One may argue that the number one, or two, or three, etc. in pure mathematics has no such connected value or associated material pattern, and is 100% abstract. Yet even then, the numbers are only a reflection of electrical impulses shifting within our brain, much as a computer shifts bits back and forth as it calculates. The only real number, the only true math, is the whole:

1


1In the Vintage Books Edition 1973 edition, this illustration can be seen on page 53.

This node chosen because it responds to above writeups.

Math is not a social construct and not a physical one. Math is a mental construct. There is no inherent relationship whatsoever between math and physics. Saige (and Greg Bear) are incorrect to assume that the value of Pi depends in any way on our physical surroundings. It does not; it is a property of certain idealized entities that exist solely in our minds.

Strictly speaking, any correspondence between mathematical constructs and reality is pure coincidence. Of course, in reality this is a bit different; people prefer to have applications for their thoughts. Additionally, our mind is of course strongly influenced by our physical and social environment. But there are branches of pure mathematics where corrspondences to reality are few and far between, if they exist at all (sometimes, they pop up quite unexpectedly).

The solution to the Torddjen example is that accounting is a social construct; the underlying mathematics is not. Similarly, the fact that the 1:1.618 (or 0.618:1) ratio is the basis of Greek architecture such as the Parthenon is social, the Fibonacci sequence is not, the mathematical rules which Fibonacci used are not.

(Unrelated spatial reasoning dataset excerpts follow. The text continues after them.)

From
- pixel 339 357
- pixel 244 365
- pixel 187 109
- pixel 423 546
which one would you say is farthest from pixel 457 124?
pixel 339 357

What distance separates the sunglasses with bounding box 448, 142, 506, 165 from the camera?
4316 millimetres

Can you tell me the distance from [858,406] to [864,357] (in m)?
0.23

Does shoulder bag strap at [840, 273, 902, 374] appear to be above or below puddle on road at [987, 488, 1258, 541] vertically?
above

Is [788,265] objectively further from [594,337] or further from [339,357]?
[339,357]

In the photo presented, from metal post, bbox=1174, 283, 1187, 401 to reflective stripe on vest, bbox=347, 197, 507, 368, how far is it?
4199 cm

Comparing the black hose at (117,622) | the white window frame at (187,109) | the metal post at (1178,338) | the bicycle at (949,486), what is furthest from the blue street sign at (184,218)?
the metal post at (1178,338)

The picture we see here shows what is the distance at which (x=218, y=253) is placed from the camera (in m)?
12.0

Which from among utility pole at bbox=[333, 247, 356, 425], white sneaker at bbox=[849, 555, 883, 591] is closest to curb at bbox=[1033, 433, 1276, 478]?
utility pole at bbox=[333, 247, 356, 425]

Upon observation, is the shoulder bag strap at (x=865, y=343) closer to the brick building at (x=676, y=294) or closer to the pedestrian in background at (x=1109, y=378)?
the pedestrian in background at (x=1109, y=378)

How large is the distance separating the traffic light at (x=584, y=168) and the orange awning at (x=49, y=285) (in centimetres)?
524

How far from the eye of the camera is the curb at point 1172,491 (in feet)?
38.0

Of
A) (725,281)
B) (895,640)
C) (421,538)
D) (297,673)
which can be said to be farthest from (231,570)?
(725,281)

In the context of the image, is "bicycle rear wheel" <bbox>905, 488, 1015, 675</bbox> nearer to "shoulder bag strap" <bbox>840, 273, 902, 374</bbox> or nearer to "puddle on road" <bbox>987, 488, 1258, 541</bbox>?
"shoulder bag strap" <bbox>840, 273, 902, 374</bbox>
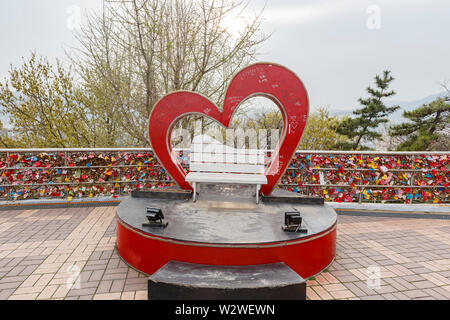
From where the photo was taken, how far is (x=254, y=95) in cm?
450

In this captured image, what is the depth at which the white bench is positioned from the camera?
15.4ft

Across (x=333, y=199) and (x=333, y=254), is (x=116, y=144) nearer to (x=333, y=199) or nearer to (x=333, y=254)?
(x=333, y=199)

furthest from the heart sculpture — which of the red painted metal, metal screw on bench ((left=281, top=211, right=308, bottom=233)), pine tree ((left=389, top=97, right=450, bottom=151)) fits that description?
pine tree ((left=389, top=97, right=450, bottom=151))

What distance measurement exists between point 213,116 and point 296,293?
2885 millimetres

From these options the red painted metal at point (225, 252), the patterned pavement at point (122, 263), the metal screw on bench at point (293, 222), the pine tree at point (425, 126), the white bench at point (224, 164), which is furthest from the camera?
the pine tree at point (425, 126)

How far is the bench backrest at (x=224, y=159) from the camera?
498cm

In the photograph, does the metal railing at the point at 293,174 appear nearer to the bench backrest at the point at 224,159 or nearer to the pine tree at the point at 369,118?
the bench backrest at the point at 224,159

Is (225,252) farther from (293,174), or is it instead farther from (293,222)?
(293,174)

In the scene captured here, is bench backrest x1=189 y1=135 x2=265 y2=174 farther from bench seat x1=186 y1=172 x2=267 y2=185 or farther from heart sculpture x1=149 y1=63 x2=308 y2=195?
heart sculpture x1=149 y1=63 x2=308 y2=195

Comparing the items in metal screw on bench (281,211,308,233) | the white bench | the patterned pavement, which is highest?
the white bench

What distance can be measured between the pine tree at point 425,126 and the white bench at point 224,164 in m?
14.9

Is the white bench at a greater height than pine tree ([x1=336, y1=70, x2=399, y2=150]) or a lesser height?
lesser

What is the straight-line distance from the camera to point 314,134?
62.1 ft

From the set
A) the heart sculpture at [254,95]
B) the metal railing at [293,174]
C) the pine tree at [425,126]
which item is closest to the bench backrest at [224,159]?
the heart sculpture at [254,95]
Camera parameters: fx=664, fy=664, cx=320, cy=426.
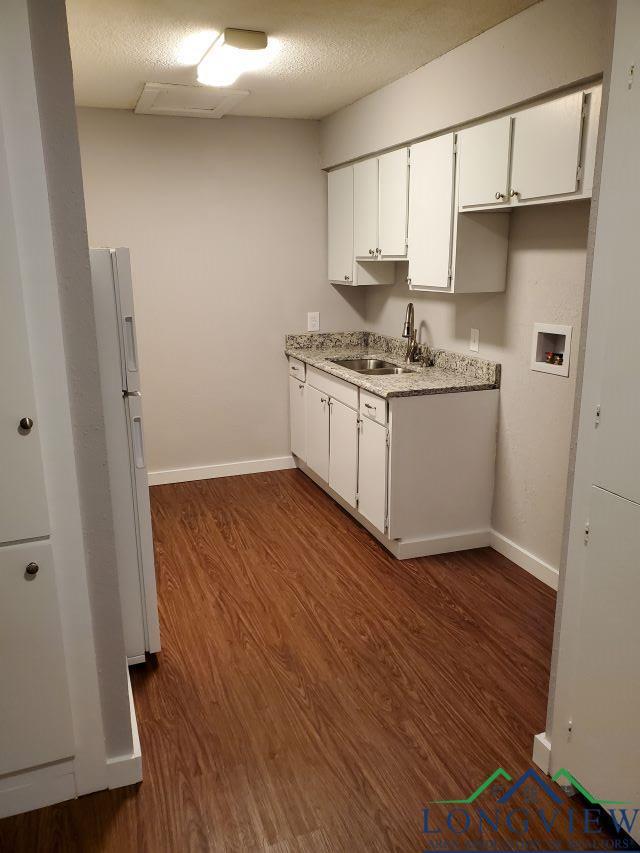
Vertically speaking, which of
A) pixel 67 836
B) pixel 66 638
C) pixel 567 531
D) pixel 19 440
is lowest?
pixel 67 836

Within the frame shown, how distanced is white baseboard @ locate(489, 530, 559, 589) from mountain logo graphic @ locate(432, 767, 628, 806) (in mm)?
1240

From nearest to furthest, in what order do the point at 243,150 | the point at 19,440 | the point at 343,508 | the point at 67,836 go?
the point at 19,440
the point at 67,836
the point at 343,508
the point at 243,150

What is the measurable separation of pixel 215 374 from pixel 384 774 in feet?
10.5

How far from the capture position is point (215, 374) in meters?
4.77

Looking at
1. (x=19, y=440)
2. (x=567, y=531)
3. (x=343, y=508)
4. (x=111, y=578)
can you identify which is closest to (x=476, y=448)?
(x=343, y=508)

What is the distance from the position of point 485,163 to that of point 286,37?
1.04 metres

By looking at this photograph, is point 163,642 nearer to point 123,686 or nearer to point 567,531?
point 123,686

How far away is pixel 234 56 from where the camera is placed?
122 inches

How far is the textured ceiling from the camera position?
8.53ft

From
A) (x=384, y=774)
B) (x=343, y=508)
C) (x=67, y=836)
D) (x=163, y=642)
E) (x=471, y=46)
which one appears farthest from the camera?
(x=343, y=508)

Now that I think about, maybe Fibonacci was on the borderline. The application of the Golden Mean when depicting perspective in art is likely subjective to humans, but a CS professor once told me that perspective is learned; someone who grew up in a dense jungle where the visibility was limited to a few metres would have no sense of visual perspective. To what extent is our art and culture derived from biological traits common to all humans? Or to what extent is art about triggering pre-existing, default patterns in the brain, and to what extent is it about appealing to patterns developed in the mind through living within a society?

In summary, math itself is not a social construct, but applications of it may be.

There has been an interesting step forward on this subject in 1999: Jean-Louis Krivine, a french researcher in mathematical theories concerning AI, managed to prove that both mathematics and natural languages are subsets of Lambda calculus. It means that the human brain is an aggregate of many "neuron circuits" which each perform a basic Lambda Calculus function. This brings a quite shocking consequence: that what we call logic is a human construct. But in a sense, it is independent from the human mind, since such construct spontaneously emerges from the interconnection of neurons. The brain appears as a machine programmed in Lambda-Calculus, but it's physical laws that do the programming.

By connecting the two we get the idea that logic is a consequence of physical laws.

This result goes against the theories of dialectics that suppose that the concepts lying in mathematics and logic are independent from matter, and would exist (or still be true) even if the Universe did not exist.